Source:
+++

Both of these came late in the year. The bass has inspired me to really look at the structure of a song. That inspired me to investigate jazz, thus the guitar.


----------



## laristotle (Aug 29, 2019)

Hard to say. These are my acquisitions in 2020


----------



## Wardo (Feb 5, 2010)

Only thing I got in 2020 was this 70th production shop Broadcaster. It’s the most badass guitar I’ve ever owned. Just this and my 2018 Les Paul Jr is all I need for electrics.


----------



## BGood (Feb 20, 2015)

This guitar and amp. The two most expensive pieces I ever bought.


----------



## colchar (May 22, 2010)

This was an unexpected purchase that turned out to be a complete game changer:


----------



## Budda (May 29, 2007)

The jazzmaster rabbit hole has bit hard. Been very happy with the two I bought this year, but still have the "ideal for me" JM in the back of my head. The plan is dont do anything stupid until I get to play more often.


----------



## 1SweetRide (Oct 25, 2016)

Hmm, I’d have to say it was the Fractal FM3.


----------



## HolttChris (Aug 10, 2020)

+++

(Excerpts from a spatial reasoning dataset)
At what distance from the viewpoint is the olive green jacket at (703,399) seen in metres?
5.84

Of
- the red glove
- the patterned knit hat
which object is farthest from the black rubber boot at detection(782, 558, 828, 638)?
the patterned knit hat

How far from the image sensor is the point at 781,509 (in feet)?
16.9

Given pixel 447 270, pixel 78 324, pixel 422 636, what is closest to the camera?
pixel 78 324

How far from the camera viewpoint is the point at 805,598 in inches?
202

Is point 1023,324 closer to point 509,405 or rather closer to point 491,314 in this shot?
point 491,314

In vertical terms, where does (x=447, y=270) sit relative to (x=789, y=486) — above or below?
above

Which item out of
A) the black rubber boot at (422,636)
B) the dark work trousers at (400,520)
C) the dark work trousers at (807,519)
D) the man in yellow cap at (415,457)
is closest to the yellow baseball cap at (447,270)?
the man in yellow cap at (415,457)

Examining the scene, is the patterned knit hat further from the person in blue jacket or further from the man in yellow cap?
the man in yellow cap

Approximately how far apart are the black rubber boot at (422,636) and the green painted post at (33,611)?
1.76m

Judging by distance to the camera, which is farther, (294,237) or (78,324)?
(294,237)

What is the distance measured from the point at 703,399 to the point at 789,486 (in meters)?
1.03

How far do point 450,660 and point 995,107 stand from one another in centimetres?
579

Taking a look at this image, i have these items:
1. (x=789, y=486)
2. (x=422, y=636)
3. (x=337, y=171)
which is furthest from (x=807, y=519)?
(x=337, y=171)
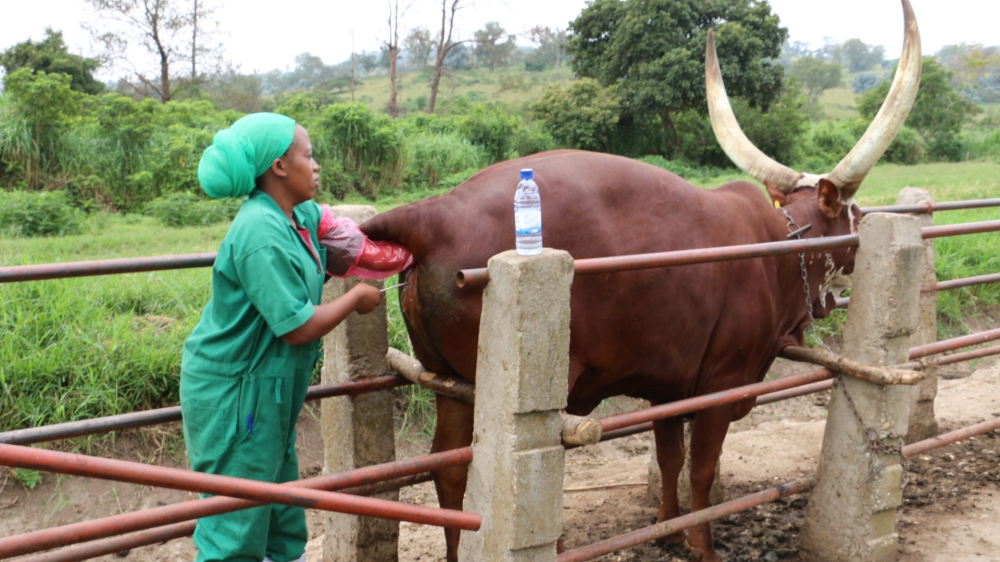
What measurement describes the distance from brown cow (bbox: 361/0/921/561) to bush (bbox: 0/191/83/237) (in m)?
7.13

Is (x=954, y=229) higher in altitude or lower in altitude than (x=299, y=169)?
lower

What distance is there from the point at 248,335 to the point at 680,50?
58.5 feet

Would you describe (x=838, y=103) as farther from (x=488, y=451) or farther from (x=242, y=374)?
(x=242, y=374)

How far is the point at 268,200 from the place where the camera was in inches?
89.1

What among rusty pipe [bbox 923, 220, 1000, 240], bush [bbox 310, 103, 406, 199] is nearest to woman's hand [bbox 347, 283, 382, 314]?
rusty pipe [bbox 923, 220, 1000, 240]

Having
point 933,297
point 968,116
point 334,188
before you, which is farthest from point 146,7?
point 968,116

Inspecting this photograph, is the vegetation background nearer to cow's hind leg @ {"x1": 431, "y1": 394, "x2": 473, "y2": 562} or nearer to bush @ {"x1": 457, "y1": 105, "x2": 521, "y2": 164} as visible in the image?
bush @ {"x1": 457, "y1": 105, "x2": 521, "y2": 164}

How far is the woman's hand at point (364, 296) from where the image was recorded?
2.30 m

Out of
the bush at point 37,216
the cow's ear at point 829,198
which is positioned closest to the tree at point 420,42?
the bush at point 37,216

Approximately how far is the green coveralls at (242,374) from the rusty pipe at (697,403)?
3.12 feet

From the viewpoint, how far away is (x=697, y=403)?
110 inches

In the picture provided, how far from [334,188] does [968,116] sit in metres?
24.0

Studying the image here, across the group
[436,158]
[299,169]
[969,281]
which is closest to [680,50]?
[436,158]

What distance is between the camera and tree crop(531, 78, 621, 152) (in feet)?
60.7
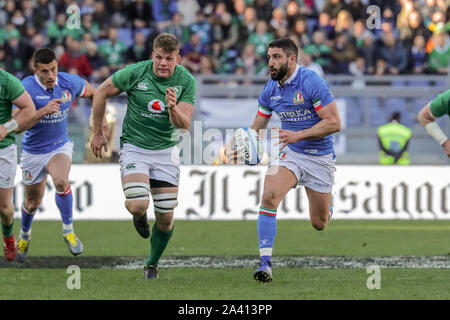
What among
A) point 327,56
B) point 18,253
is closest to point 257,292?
point 18,253

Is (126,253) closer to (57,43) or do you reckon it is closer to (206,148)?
(206,148)

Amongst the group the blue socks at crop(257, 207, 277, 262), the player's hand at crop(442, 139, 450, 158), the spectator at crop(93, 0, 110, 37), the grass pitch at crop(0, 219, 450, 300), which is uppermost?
the spectator at crop(93, 0, 110, 37)

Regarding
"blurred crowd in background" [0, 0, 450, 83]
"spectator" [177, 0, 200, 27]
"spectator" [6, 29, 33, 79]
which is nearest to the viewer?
"blurred crowd in background" [0, 0, 450, 83]

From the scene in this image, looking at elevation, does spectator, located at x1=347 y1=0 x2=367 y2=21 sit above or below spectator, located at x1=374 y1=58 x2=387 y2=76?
above

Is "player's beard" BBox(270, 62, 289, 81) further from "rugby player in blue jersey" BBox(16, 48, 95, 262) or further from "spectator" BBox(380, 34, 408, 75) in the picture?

+++

Copy the part of the guitar forum thread that opens with the words "## Wardo (Feb" and closes with "I ever bought.", renaming "Broadcaster" to "Telecaster".

## Wardo (Feb 5, 2010)

Only thing I got in 2020 was this 70th production shop Telecaster. It’s the most badass guitar I’ve ever owned. Just this and my 2018 Les Paul Jr is all I need for electrics.


----------



## BGood (Feb 20, 2015)

This guitar and amp. The two most expensive pieces I ever bought.